Yuri Polakiwsky: It’s interesting. My real inspiration was seeing Andrew—Father Andrew—in a picture in the Guardian. He was in his cassock, standing over an open body bag. I asked him, «What were you attempting to do?» He said, «These were my parishioners. I wanted to give them a sense of dignity and bury them.»

He couldn’t because the Russians were still occupying the part of town where the cemetery was. So they gathered the bodies and buried them there.

Do Ukrainians know what justice is?

Brian Bonner: Well, you have it memorialized, and that’s a service. Before we move on to other things, you had two lines here. The first reflects where we’ve been as a nation in Ukraine, and the other reflects where we are individually. You wrote, «Corruption is the main culprit. A deficiency characterized by the depravity of fundamental moral values.  With so much money changing hands, so many schemes implemented, and many interests being served, but never the public interest.»

That was the larger point. And here’s Hanna, expressing what many of us feel: «I feel like I’m on a quest to a place I’ve never seen, never been, let alone understand.  The trials have not even begun, but I’m already tired. Nonetheless, I know I must find the strength to continue. To give up would not only be a personal failure, but it would have failed my people.» Good writing, my friend.

Yuri Polakiwsky: Thank you. That’s Petro saying that.

Brian Bonner: Oh, that’s what Petro is saying. Sorry about that.

Yuri Polakiwsky: No, it’s okay. Even though I wrote that, as you were reading it, I was almost moved to tears because I sensed that, and I want you and the people who are listening and those who are going to read to understand that there is such a thirst here for justice—fairness, justice.

In that sentence, you see that. Where are we going? We don’t know. We need to find out what justice is. And when I say «we,» I mean Ukraine. I consider myself already Ukrainian.

Brian Bonner: Well, you are. You were born to Kharkiv parents, even though your citizenship is Canadian.

Yuri Polakiwsky: There is this hunger for justice in this country. We want to get to the truth of a situation. We want fairness.

Brian Bonner: Don’t you agree that societies that don’t bring justice don’t move forward?

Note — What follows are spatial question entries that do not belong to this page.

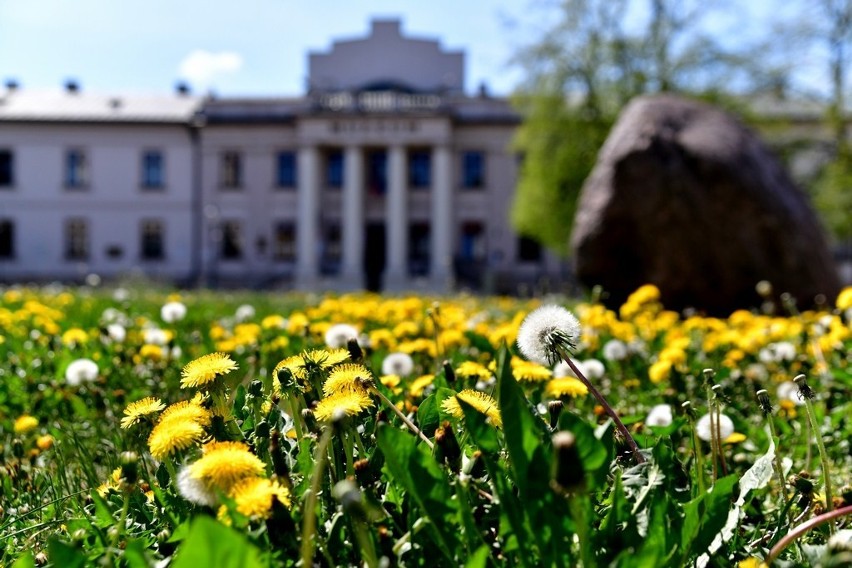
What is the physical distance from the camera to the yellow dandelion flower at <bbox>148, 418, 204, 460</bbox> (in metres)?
1.17

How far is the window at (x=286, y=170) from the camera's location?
1393 inches

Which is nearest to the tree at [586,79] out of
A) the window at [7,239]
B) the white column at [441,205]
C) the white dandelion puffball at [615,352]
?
Result: the white column at [441,205]

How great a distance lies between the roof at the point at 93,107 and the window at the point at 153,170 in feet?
4.94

Yuri Polakiwsky: Of course.

Brian Bonner: Russia is a living embodiment of impunity. But on our domestic scale, our leaders have been unable to deliver justice.

Yuri Polakiwsky: Some of them don’t know what justice is. Why? Because they have never experienced the lack of justice. I’m talking about the politicians. But the ordinary folk of this country yearn for that. They’re dying for that. Just look at our culture.

Our culture is full of songs and poems that yearn for freedom and the freedom of the soul. This is an existential question, too. The classic question Hanna asks in the book is: What is justice? What is fairness? We’re fighting a war with a country that represents a culture of death.

A society needs justice to define itself as a culture of life. In Bucha, and in this book, there is a clear contrast: a culture of death represented by Russia, its forces, its society, and its soldiers, and a culture of life.

Brian Bonner: You made it clear they will only stop once they’re defeated.

Yuri Polakiwsky: Yes, the war can be formally called genocide, war crimes, and genocide. But what you’re seeing now is the attempted murder of a modern European nation. The Russian strategic objective is to destroy and murder Ukraine. That’s powerful.

Brian Bonner: I don’t dispute it. They’ve proven it. I want to mention your other books briefly. In 2023, «Dispatches, Amidst the Sirens and Bombs,» a collection of your columns, is a good read. In 2015, «Ukraine, a Lament of a Promise» is more poetic. I have yet to read it, but I will. You’re also a member of the Kyiv Association of Ukrainian Writers and Poets.

Was there sympathy for Russia in Ukraine?

Brian Bonner: Let’s step back. We’re now well into the 3rd, 11th or 400th year, however, you want to count it. Where are things going right and wrong from your view? Because you’re an astute connoisseur of news, events, and the rhythms of society.

Yuri Polakiwsky: A few things come to mind. First, people thought that Ukraine would be taken over in one week. It has now been two and a half years. The resilience of the Ukrainian populace and their rejection of anything related to «Ruski Mir» have been absolute.

Brian Bonner: Point taken. But let’s look ahead. Where are we now?

Yuri Polakiwsky: I’ll finish this point. I’ve noticed a couple of key things. I`m born Canadian, so I know the language of Canadian or American politicians. I see fear.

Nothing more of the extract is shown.